Segundo já havia revelado José Apolinário ao nosso jornal, há interessados em investir em empreendimentos turísticos em Santa Bárbara de Nexe e em Estoi, fora do perímetro urbano dessas sedes de freguesia farenses. 

Na altura, o presidente da Câmara de Faro também anunciou que iria fazer depender a aprovação de qualquer projecto ou projectos a instalar no Núcleo de Desenvolvimento Turístico a criar, da construção de «um campo de golfe de 18 buracos». 

A Câmara de Faro foi uma das que se mostrou descontente com a distribuição que foi feita pela CCDRA das 24 mil camas turísticas fora do perímetro urbano previstas no Plano Regional de Desenvolvimento do Território do Algarve (Protal). 

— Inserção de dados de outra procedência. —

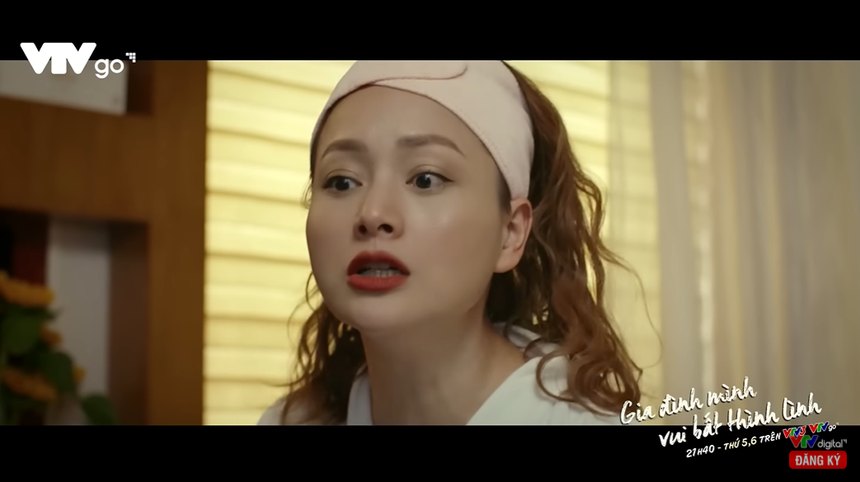 'Gia đình mình vui bất thình lình' tập 12: Hà đã 'đánh hơi' được mùi tiểu tam - Ảnh 7.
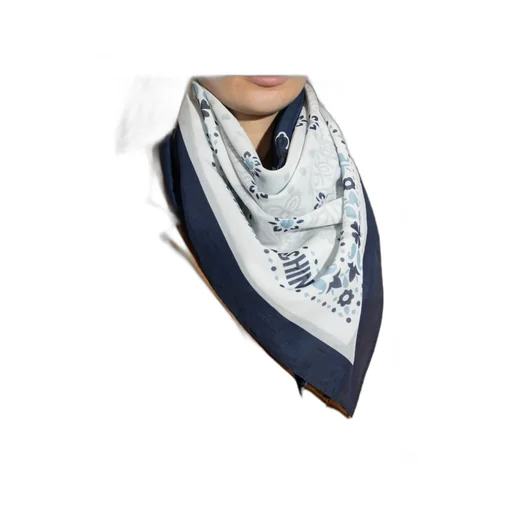 Moschino Logo Printed Scarf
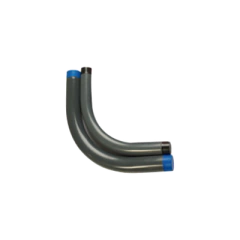 RAWELT Codo Conduit de 3/4” (19 mm) rígido de aluminio recubierto de PVC e interior de uretano. CAL19PC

Mas, poucos dias depois de a tabela de distribuição ter sido anunciada, José Apolinário revelou a sua convicção de que «a questão das camas terá de ser revista em 2010», pois não haverá investidores suficientes para as autorizadas no interior.



_



http://www.barlavento.online.pt/index.php/noticia?id=30327


----------



## Agreste (12 Fev 2009 às 21:21)

*Re: Freeport e outros casos de ocupação de reserva ecológica e reserva agrícola  naci*

Vamos ver a proposta, o projecto, mas não me parece mal. Do lado de Loulé tem sido feito tudo, possível, imaginário, bom e mau. Basta veres o «Dunas Douradas» dos noruegueses encostado ao Ludo. Se o projecto for bom é melhor que seja feito do que não fazer nada. Mas há freeport's ao contrário, quando a legislação é tanta e tão intrincada. Basta ires à Costa Vicentina.


----------



## psm (13 Fev 2009 às 09:18)

*Re: Freeport e outros casos de ocupação de reserva ecológica e reserva agrícola  naci*

Posso referir um exemplo muito falado em tempos, e em pleno parque natural Sintra Cascais, o famoso empreendimento do Abano.


----------